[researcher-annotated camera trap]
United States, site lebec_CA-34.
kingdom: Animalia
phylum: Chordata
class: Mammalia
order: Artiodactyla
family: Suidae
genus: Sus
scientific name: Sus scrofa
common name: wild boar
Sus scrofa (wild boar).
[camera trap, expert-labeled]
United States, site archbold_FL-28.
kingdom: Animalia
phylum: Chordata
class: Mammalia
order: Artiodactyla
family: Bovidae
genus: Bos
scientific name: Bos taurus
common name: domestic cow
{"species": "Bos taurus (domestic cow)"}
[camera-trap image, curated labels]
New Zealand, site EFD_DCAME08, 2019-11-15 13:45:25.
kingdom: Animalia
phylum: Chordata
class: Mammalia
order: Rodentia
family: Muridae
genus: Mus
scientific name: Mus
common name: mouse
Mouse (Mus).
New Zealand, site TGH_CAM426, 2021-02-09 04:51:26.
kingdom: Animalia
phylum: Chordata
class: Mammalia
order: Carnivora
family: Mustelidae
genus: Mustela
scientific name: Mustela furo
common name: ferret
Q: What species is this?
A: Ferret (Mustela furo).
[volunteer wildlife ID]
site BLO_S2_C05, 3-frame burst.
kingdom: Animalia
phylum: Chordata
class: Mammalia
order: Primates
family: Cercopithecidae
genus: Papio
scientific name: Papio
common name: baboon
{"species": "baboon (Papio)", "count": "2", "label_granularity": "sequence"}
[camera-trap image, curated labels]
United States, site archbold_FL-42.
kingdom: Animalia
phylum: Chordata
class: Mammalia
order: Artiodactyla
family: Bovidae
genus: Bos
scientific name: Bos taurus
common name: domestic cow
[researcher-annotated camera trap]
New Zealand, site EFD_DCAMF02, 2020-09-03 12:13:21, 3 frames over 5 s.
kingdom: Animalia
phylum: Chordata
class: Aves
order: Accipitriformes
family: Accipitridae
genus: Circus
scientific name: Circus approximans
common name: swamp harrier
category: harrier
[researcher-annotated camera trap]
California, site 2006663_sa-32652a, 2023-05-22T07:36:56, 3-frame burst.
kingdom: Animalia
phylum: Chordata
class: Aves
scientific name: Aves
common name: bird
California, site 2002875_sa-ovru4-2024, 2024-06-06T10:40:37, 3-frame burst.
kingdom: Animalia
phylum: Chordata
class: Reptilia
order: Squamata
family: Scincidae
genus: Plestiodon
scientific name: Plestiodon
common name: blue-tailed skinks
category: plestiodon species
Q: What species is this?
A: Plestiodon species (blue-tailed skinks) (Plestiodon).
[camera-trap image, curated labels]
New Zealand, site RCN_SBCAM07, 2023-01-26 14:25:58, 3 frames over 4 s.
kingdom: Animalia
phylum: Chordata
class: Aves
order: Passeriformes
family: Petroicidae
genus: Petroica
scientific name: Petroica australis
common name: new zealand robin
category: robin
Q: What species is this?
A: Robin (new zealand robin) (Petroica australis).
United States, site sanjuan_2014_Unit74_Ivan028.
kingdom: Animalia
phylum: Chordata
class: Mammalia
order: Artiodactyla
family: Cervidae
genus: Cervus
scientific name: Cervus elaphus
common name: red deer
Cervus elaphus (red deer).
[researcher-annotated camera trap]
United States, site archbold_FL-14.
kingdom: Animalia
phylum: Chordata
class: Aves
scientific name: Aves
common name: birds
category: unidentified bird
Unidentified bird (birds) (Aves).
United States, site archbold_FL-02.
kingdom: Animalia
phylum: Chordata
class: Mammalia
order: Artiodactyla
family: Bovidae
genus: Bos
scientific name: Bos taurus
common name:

Assigned task >> Write out each line exactly, as it is shown above.

Completed task >>
[researcher-annotated camera trap]
United States, site lebec_CA-34.
kingdom: Animalia
phylum: Chordata
class: Mammalia
order: Artiodactyla
family: Suidae
genus: Sus
scientific name: Sus scrofa
common name: wild boar
Sus scrofa (wild boar).
[camera trap, expert-labeled]
United States, site archbold_FL-28.
kingdom: Animalia
phylum: Chordata
class: Mammalia
order: Artiodactyla
family: Bovidae
genus: Bos
scientific name: Bos taurus
common name: domestic cow
{"species": "Bos taurus (domestic cow)"}
[camera-trap image, curated labels]
New Zealand, site EFD_DCAME08, 2019-11-15 13:45:25.
kingdom: Animalia
phylum: Chordata
class: Mammalia
order: Rodentia
family: Muridae
genus: Mus
scientific name: Mus
common name: mouse
Mouse (Mus).
New Zealand, site TGH_CAM426, 2021-02-09 04:51:26.
kingdom: Animalia
phylum: Chordata
class: Mammalia
order: Carnivora
family: Mustelidae
genus: Mustela
scientific name: Mustela furo
common name: ferret
Q: What species is this?
A: Ferret (Mustela furo).
[volunteer wildlife ID]
site BLO_S2_C05, 3-frame burst.
kingdom: Animalia
phylum: Chordata
class: Mammalia
order: Primates
family: Cercopithecidae
genus: Papio
scientific name: Papio
common name: baboon
{"species": "baboon (Papio)", "count": "2", "label_granularity": "sequence"}
[camera-trap image, curated labels]
United States, site archbold_FL-42.
kingdom: Animalia
phylum: Chordata
class: Mammalia
order: Artiodactyla
family: Bovidae
genus: Bos
scientific name: Bos taurus
common name: domestic cow
[researcher-annotated camera trap]
New Zealand, site EFD_DCAMF02, 2020-09-03 12:13:21, 3 frames over 5 s.
kingdom: Animalia
phylum: Chordata
class: Aves
order: Accipitriformes
family: Accipitridae
genus: Circus
scientific name: Circus approximans
common name: swamp harrier
category: harrier
[researcher-annotated camera trap]
California, site 2006663_sa-32652a, 2023-05-22T07:36:56, 3-frame burst.
kingdom: Animalia
phylum: Chordata
class: Aves
scientific name: Aves
common name: bird
California, site 2002875_sa-ovru4-2024, 2024-06-06T10:40:37, 3-frame burst.
kingdom: Animalia
phylum: Chordata
class: Reptilia
order: Squamata
family: Scincidae
genus: Plestiodon
scientific name: Plestiodon
common name: blue-tailed skinks
category: plestiodon species
Q: What species is this?
A: Plestiodon species (blue-tailed skinks) (Plestiodon).
[camera-trap image, curated labels]
New Zealand, site RCN_SBCAM07, 2023-01-26 14:25:58, 3 frames over 4 s.
kingdom: Animalia
phylum: Chordata
class: Aves
order: Passeriformes
family: Petroicidae
genus: Petroica
scientific name: Petroica australis
common name: new zealand robin
category: robin
Q: What species is this?
A: Robin (new zealand robin) (Petroica australis).
United States, site sanjuan_2014_Unit74_Ivan028.
kingdom: Animalia
phylum: Chordata
class: Mammalia
order: Artiodactyla
family: Cervidae
genus: Cervus
scientific name: Cervus elaphus
common name: red deer
Cervus elaphus (red deer).
[researcher-annotated camera trap]
United States, site archbold_FL-14.
kingdom: Animalia
phylum: Chordata
class: Aves
scientific name: Aves
common name: birds
category: unidentified bird
Unidentified bird (birds) (Aves).
United States, site archbold_FL-02.
kingdom: Animalia
phylum: Chordata
class: Mammalia
order: Artiodactyla
family: Bovidae
genus: Bos
scientific name: Bos taurus
common name:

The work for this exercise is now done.